What is asked
Please edit the listing below by replacing "mask_svg" with "outline_svg" everywhere it occurs, leaving all other text unchanged.

++++ Supplied material

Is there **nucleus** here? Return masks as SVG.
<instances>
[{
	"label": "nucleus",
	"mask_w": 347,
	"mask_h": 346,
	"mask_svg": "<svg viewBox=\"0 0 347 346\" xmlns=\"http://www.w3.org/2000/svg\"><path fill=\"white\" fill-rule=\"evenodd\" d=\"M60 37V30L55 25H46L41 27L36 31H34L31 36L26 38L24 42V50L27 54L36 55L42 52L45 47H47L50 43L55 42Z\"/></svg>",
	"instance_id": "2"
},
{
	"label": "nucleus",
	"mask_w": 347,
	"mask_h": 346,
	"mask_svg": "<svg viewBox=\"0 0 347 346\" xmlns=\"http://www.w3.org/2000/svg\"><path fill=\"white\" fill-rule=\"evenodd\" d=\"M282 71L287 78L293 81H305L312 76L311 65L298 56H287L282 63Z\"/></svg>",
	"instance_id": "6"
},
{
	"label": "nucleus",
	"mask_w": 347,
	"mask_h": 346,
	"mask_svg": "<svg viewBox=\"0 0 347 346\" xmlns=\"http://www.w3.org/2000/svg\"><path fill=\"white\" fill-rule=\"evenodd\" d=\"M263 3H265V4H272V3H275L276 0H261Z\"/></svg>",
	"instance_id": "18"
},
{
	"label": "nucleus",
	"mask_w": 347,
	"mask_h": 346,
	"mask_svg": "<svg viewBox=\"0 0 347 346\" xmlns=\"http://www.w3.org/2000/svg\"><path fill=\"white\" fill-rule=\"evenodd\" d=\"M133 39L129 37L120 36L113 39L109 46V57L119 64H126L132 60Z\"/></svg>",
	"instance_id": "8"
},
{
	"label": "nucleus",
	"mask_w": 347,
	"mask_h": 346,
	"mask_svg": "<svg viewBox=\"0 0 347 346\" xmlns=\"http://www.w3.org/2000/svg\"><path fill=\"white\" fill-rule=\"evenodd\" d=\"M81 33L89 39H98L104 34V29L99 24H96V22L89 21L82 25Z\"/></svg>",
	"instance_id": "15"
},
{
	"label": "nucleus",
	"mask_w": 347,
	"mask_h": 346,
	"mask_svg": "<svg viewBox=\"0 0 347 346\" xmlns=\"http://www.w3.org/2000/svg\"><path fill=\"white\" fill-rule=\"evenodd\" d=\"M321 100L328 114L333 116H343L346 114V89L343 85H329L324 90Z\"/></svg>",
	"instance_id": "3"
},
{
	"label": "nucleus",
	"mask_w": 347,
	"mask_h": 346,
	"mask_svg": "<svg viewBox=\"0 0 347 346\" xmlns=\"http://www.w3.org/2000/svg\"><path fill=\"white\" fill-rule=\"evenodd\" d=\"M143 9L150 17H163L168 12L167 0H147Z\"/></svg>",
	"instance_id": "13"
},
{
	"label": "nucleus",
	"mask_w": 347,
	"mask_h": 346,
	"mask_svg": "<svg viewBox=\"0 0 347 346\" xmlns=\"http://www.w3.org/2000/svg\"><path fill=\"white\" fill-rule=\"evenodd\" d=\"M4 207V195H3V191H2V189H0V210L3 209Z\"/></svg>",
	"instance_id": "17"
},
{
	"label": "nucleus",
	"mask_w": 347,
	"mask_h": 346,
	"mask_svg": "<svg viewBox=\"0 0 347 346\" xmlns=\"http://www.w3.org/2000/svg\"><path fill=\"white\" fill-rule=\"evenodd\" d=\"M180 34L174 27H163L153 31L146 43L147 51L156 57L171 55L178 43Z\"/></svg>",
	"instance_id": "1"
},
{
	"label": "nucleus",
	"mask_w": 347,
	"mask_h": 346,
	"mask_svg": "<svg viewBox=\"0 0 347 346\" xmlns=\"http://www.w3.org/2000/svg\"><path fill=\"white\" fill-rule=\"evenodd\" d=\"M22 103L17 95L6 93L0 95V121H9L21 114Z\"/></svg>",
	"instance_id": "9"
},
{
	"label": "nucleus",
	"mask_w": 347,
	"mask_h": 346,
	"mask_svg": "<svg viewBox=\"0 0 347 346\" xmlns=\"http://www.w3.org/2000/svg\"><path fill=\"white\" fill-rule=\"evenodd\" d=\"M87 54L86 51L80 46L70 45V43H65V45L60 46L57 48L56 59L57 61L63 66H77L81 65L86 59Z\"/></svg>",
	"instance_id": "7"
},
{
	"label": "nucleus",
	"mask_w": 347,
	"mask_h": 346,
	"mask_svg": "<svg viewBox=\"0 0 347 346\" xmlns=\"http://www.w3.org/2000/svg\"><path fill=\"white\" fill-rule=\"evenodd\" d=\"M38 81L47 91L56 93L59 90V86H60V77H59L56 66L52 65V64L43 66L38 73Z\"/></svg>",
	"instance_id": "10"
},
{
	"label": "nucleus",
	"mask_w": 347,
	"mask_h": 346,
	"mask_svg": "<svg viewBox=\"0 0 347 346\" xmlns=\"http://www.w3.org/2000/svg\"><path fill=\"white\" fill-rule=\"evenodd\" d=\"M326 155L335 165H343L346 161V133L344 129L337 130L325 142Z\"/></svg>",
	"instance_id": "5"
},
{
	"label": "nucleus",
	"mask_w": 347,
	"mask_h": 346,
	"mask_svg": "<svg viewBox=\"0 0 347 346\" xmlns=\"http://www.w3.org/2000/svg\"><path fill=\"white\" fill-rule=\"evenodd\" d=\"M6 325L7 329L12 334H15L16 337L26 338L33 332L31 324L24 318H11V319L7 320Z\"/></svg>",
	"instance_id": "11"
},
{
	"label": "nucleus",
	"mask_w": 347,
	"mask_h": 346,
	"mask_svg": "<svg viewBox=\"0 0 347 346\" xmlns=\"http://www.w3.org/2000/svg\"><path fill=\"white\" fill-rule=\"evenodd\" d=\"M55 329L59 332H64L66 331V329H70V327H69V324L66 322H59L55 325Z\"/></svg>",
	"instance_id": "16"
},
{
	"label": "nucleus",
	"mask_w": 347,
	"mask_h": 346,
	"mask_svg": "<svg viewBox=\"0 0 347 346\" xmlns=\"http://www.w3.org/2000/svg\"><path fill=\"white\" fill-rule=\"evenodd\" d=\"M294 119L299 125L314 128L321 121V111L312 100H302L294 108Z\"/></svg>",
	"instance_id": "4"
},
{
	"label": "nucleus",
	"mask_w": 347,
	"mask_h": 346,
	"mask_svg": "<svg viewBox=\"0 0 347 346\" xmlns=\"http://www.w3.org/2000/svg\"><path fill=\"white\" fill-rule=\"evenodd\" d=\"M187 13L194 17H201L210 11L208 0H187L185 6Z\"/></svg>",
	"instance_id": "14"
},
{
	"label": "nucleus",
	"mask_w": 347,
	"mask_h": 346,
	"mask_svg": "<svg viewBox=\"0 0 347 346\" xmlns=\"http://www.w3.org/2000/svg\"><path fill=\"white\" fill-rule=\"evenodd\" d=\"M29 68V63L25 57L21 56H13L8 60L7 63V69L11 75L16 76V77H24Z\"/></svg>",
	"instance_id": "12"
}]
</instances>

++++++++

Result of this exercise
Is there **nucleus** here? Return masks as SVG.
<instances>
[{
	"label": "nucleus",
	"mask_w": 347,
	"mask_h": 346,
	"outline_svg": "<svg viewBox=\"0 0 347 346\" xmlns=\"http://www.w3.org/2000/svg\"><path fill=\"white\" fill-rule=\"evenodd\" d=\"M60 37V30L55 25H46L41 27L36 31H34L31 36L26 38L24 42V50L27 54L36 55L42 52L45 47H47L50 43L55 42Z\"/></svg>",
	"instance_id": "2"
},
{
	"label": "nucleus",
	"mask_w": 347,
	"mask_h": 346,
	"outline_svg": "<svg viewBox=\"0 0 347 346\" xmlns=\"http://www.w3.org/2000/svg\"><path fill=\"white\" fill-rule=\"evenodd\" d=\"M282 71L287 78L293 81H305L312 76L311 65L298 56H287L282 63Z\"/></svg>",
	"instance_id": "6"
},
{
	"label": "nucleus",
	"mask_w": 347,
	"mask_h": 346,
	"outline_svg": "<svg viewBox=\"0 0 347 346\" xmlns=\"http://www.w3.org/2000/svg\"><path fill=\"white\" fill-rule=\"evenodd\" d=\"M263 3H265V4H272V3H275L276 0H261Z\"/></svg>",
	"instance_id": "18"
},
{
	"label": "nucleus",
	"mask_w": 347,
	"mask_h": 346,
	"outline_svg": "<svg viewBox=\"0 0 347 346\" xmlns=\"http://www.w3.org/2000/svg\"><path fill=\"white\" fill-rule=\"evenodd\" d=\"M133 39L129 37L120 36L113 39L109 46V57L119 64H126L132 60Z\"/></svg>",
	"instance_id": "8"
},
{
	"label": "nucleus",
	"mask_w": 347,
	"mask_h": 346,
	"outline_svg": "<svg viewBox=\"0 0 347 346\" xmlns=\"http://www.w3.org/2000/svg\"><path fill=\"white\" fill-rule=\"evenodd\" d=\"M81 33L89 39H98L104 34V29L99 24H96V22L89 21L82 25Z\"/></svg>",
	"instance_id": "15"
},
{
	"label": "nucleus",
	"mask_w": 347,
	"mask_h": 346,
	"outline_svg": "<svg viewBox=\"0 0 347 346\" xmlns=\"http://www.w3.org/2000/svg\"><path fill=\"white\" fill-rule=\"evenodd\" d=\"M321 100L328 114L333 116H343L346 114V89L343 85H329L324 90Z\"/></svg>",
	"instance_id": "3"
},
{
	"label": "nucleus",
	"mask_w": 347,
	"mask_h": 346,
	"outline_svg": "<svg viewBox=\"0 0 347 346\" xmlns=\"http://www.w3.org/2000/svg\"><path fill=\"white\" fill-rule=\"evenodd\" d=\"M143 9L150 17H163L168 12L167 0H147Z\"/></svg>",
	"instance_id": "13"
},
{
	"label": "nucleus",
	"mask_w": 347,
	"mask_h": 346,
	"outline_svg": "<svg viewBox=\"0 0 347 346\" xmlns=\"http://www.w3.org/2000/svg\"><path fill=\"white\" fill-rule=\"evenodd\" d=\"M4 207V195H3V191H2V189H0V210L3 209Z\"/></svg>",
	"instance_id": "17"
},
{
	"label": "nucleus",
	"mask_w": 347,
	"mask_h": 346,
	"outline_svg": "<svg viewBox=\"0 0 347 346\" xmlns=\"http://www.w3.org/2000/svg\"><path fill=\"white\" fill-rule=\"evenodd\" d=\"M180 34L174 27H163L153 31L146 43L147 51L156 57L171 55L178 43Z\"/></svg>",
	"instance_id": "1"
},
{
	"label": "nucleus",
	"mask_w": 347,
	"mask_h": 346,
	"outline_svg": "<svg viewBox=\"0 0 347 346\" xmlns=\"http://www.w3.org/2000/svg\"><path fill=\"white\" fill-rule=\"evenodd\" d=\"M22 103L17 95L6 93L0 95V121H9L21 114Z\"/></svg>",
	"instance_id": "9"
},
{
	"label": "nucleus",
	"mask_w": 347,
	"mask_h": 346,
	"outline_svg": "<svg viewBox=\"0 0 347 346\" xmlns=\"http://www.w3.org/2000/svg\"><path fill=\"white\" fill-rule=\"evenodd\" d=\"M87 54L86 51L80 46L70 45V43H65V45L60 46L57 48L56 59L57 61L63 66H77L81 65L86 59Z\"/></svg>",
	"instance_id": "7"
},
{
	"label": "nucleus",
	"mask_w": 347,
	"mask_h": 346,
	"outline_svg": "<svg viewBox=\"0 0 347 346\" xmlns=\"http://www.w3.org/2000/svg\"><path fill=\"white\" fill-rule=\"evenodd\" d=\"M38 81L47 91L56 93L59 90V86H60V77H59L56 66L52 65V64L43 66L38 73Z\"/></svg>",
	"instance_id": "10"
},
{
	"label": "nucleus",
	"mask_w": 347,
	"mask_h": 346,
	"outline_svg": "<svg viewBox=\"0 0 347 346\" xmlns=\"http://www.w3.org/2000/svg\"><path fill=\"white\" fill-rule=\"evenodd\" d=\"M326 155L335 165H343L346 161V133L344 129L337 130L325 142Z\"/></svg>",
	"instance_id": "5"
},
{
	"label": "nucleus",
	"mask_w": 347,
	"mask_h": 346,
	"outline_svg": "<svg viewBox=\"0 0 347 346\" xmlns=\"http://www.w3.org/2000/svg\"><path fill=\"white\" fill-rule=\"evenodd\" d=\"M6 325L7 329L12 334H15L16 337L26 338L33 332L31 324L24 318H11V319L7 320Z\"/></svg>",
	"instance_id": "11"
},
{
	"label": "nucleus",
	"mask_w": 347,
	"mask_h": 346,
	"outline_svg": "<svg viewBox=\"0 0 347 346\" xmlns=\"http://www.w3.org/2000/svg\"><path fill=\"white\" fill-rule=\"evenodd\" d=\"M55 329L59 332H64L66 331V329H70V327H69V324L66 322H59L55 325Z\"/></svg>",
	"instance_id": "16"
},
{
	"label": "nucleus",
	"mask_w": 347,
	"mask_h": 346,
	"outline_svg": "<svg viewBox=\"0 0 347 346\" xmlns=\"http://www.w3.org/2000/svg\"><path fill=\"white\" fill-rule=\"evenodd\" d=\"M294 119L299 125L314 128L321 121V111L312 100H302L294 108Z\"/></svg>",
	"instance_id": "4"
},
{
	"label": "nucleus",
	"mask_w": 347,
	"mask_h": 346,
	"outline_svg": "<svg viewBox=\"0 0 347 346\" xmlns=\"http://www.w3.org/2000/svg\"><path fill=\"white\" fill-rule=\"evenodd\" d=\"M187 13L194 17H201L210 11L208 0H187L185 6Z\"/></svg>",
	"instance_id": "14"
},
{
	"label": "nucleus",
	"mask_w": 347,
	"mask_h": 346,
	"outline_svg": "<svg viewBox=\"0 0 347 346\" xmlns=\"http://www.w3.org/2000/svg\"><path fill=\"white\" fill-rule=\"evenodd\" d=\"M29 68V63L25 57L21 56H13L8 60L7 63V69L11 75L16 76V77H24Z\"/></svg>",
	"instance_id": "12"
}]
</instances>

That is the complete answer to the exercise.